The Concept of Property
A person’s property consists of tangible and intangible assets that he or she owns or has rights to. Tangible assets include real property, such as land, houses and cars, personal or private property, such as cash, clothing and jewelry; intellectual property, such as patents, copyrights and trademarks; and intangible property, such as communication channels, identifiers (like Internet domain names and network addresses), and the right to use a name for an online identity.
The concept of property has been analyzed by a variety of fields, including law, economics and social science. It has been considered both a source of human freedom and a hindrance to it. The concept of property has a long history and is fundamental to many legal systems, although there is considerable diversity in the property laws that exist among societies.
Samuel von Pufendorf, a 17th-century German jurist, refined the theory of property that had been in existence since ancient times. He argued that ownership of something could be founded only in the fact of physical power manifested in the seizing of it (occupation), and that in order to convert occupation into a property right, state sanction was necessary. Pufendorf also distinguished between absolute and qualified ownership. A bailee has a qualified property right in goods, while an owner has the absolute right to them.
Pufendorf’s English contemporary John Locke had a different view. He argued that property arose as a result of a person’s labour.
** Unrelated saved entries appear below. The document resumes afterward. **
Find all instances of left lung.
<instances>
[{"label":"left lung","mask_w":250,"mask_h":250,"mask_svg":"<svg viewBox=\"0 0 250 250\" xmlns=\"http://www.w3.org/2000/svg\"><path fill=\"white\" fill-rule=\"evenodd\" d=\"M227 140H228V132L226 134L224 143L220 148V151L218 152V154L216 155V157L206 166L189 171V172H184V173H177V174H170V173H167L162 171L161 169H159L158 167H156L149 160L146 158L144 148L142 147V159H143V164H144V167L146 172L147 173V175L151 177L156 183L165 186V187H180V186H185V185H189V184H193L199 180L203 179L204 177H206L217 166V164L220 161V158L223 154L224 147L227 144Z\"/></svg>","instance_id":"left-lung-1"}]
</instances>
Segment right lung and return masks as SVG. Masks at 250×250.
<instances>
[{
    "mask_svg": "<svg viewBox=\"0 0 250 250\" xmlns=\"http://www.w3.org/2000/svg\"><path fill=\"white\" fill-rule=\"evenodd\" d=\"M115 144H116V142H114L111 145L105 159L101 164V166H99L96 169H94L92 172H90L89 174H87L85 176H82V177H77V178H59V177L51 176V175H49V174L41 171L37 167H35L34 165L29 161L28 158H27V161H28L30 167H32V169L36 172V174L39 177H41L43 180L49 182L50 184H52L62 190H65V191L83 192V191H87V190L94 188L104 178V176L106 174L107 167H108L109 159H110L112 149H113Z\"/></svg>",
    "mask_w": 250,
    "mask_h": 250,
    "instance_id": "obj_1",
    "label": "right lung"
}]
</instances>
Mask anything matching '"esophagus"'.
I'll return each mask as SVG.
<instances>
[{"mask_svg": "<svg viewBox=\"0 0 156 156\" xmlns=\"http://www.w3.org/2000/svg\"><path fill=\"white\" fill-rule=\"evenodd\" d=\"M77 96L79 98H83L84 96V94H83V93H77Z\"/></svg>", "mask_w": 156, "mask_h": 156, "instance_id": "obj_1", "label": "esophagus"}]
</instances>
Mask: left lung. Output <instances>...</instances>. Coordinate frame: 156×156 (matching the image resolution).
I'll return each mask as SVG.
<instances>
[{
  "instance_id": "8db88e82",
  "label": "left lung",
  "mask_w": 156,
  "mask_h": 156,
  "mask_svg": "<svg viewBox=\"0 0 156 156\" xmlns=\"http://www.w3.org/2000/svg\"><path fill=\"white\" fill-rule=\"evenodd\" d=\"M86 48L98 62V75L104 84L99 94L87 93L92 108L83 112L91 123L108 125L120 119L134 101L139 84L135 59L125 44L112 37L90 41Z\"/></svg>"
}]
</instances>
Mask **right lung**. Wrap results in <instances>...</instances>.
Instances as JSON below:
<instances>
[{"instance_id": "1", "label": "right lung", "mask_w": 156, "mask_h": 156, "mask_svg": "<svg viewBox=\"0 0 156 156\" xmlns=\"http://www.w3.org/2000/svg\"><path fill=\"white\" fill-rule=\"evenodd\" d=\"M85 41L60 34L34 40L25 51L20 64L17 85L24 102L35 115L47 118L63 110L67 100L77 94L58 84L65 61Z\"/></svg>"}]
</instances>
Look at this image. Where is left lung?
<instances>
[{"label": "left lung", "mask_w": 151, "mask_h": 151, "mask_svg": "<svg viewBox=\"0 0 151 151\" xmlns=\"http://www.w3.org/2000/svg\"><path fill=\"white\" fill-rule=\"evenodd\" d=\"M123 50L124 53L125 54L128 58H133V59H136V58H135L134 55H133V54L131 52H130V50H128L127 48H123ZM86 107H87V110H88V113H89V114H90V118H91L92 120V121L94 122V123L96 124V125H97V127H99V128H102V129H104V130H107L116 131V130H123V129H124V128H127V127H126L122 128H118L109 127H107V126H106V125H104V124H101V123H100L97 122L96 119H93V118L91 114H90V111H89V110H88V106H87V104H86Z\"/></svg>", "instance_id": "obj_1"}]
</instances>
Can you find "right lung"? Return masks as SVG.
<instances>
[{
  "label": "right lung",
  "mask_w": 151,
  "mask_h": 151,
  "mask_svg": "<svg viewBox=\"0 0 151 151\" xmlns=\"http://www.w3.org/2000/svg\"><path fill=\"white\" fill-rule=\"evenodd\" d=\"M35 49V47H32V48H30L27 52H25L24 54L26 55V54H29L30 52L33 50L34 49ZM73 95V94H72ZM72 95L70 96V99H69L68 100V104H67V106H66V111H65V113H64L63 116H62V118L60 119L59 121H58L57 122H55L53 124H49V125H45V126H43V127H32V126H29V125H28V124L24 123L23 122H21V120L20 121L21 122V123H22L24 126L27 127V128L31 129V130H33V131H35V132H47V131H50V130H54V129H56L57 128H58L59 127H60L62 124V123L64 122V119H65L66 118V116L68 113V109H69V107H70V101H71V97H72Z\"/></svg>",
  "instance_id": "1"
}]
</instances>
He suggested that a right to a thing arises when it is “mixed with the labor of the hand,” such as when an individual clears and cultivates land.
Locke’s ideas were influential on later theorists such as Jeremy Bentham and John Stuart Mill. Mill’s argument that the law should protect the expectation of property arising from legal systems that have evolved to resolve disputes was based on the idea that interference with private property rarely produces more felicity than it destroys.
Some modern economists, like Adam Smith and John Maynard Keynes, developed theories of property that are based on the fact that it is a social product that benefits society. Other economists, such as Ronald Coase, argued that property is essential to social cooperation. The concept of property was further expanded by the industrial revolution, and the development of new types of assets, such as railroads and factories. These new assets led to the expansion of the notion of property to cover scarcity. The concepts of property and the law that supports it are important to many political movements, such as conservatism, liberalism and anarchism. Conservatives believe that freedom and property are closely linked; the more people possess their own property, the freer they are. Liberals and anarchists, on the other hand, believe that property is a means to social stability and equality and should be protected by government. In practice, there is often a tension between these two perspectives.